Cloudflare uses anycast IP addresses for our GRE tunnel endpoints, meaning that any server in any data center is capable of encapsulating and decapsulating packets for the same GRE tunnel. How is this possible? Isn’t a tunnel a point-to-point link? The GRE protocol itself is stateless—each packet is processed independently and without requiring any negotiation or coordination between tunnel endpoints. While the tunnel is technically bound to an IP address it need not be bound to a specific device. Any device that can strip off the outer headers and then route the inner packet can handle any GRE packet sent over the tunnel. Actually, in the context of anycast the term “tunnel” is misleading since it implies a link between two fixed points. With Cloudflare’s Anycast GRE, a single “tunnel” gives you a conduit to every server in every data center on Cloudflare’s global edge.

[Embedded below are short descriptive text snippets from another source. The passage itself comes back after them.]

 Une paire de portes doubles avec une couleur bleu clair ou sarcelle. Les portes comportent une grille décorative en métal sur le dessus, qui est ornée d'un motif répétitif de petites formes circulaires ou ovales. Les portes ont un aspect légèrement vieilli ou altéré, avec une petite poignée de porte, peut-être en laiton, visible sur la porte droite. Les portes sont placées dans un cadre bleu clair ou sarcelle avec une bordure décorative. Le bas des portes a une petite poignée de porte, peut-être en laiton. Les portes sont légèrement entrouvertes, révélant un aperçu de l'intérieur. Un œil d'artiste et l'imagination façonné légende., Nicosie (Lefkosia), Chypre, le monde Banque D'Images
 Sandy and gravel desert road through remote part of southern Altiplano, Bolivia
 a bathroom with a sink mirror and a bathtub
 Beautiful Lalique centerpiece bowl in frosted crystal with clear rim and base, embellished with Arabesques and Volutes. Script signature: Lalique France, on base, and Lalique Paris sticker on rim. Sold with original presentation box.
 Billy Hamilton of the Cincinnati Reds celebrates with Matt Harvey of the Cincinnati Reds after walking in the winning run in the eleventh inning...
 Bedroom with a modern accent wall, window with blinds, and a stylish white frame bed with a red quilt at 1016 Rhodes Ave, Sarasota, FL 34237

One very powerful consequence of Anycast GRE is that it eliminates single points of failure. Traditionally, GRE-over-Internet can be problematic because an Internet outage between the two GRE endpoints fully breaks the “tunnel”. This means reliable data delivery requires going through the headache of setting up and maintaining redundant GRE tunnels terminating at different physical sites and rerouting traffic when one of the tunnels breaks. But because Cloudflare is encapsulating and delivering customer traffic from every server in every data center, there is no single “tunnel” to break. This means Magic Transit customers can enjoy the redundancy and reliability of terminating tunnels at multiple physical sites while only setting up and maintaining a single GRE endpoint, making their jobs simpler.
Our scale is now your scale
Magic Transit is a powerful new way to deploy network functions at scale. We’re not just giving you a virtual instance, we’re giving you a global virtual edge. Magic Transit takes the hardware appliances you would typically rack in your on-prem network and distributes them across every server in every data center in Cloudflare’s network. This gives you access to our global anycast network, our fleet of servers capable of running your tasks, and our engineering expertise building fast, reliable, secure networks. Our scale is now your scale.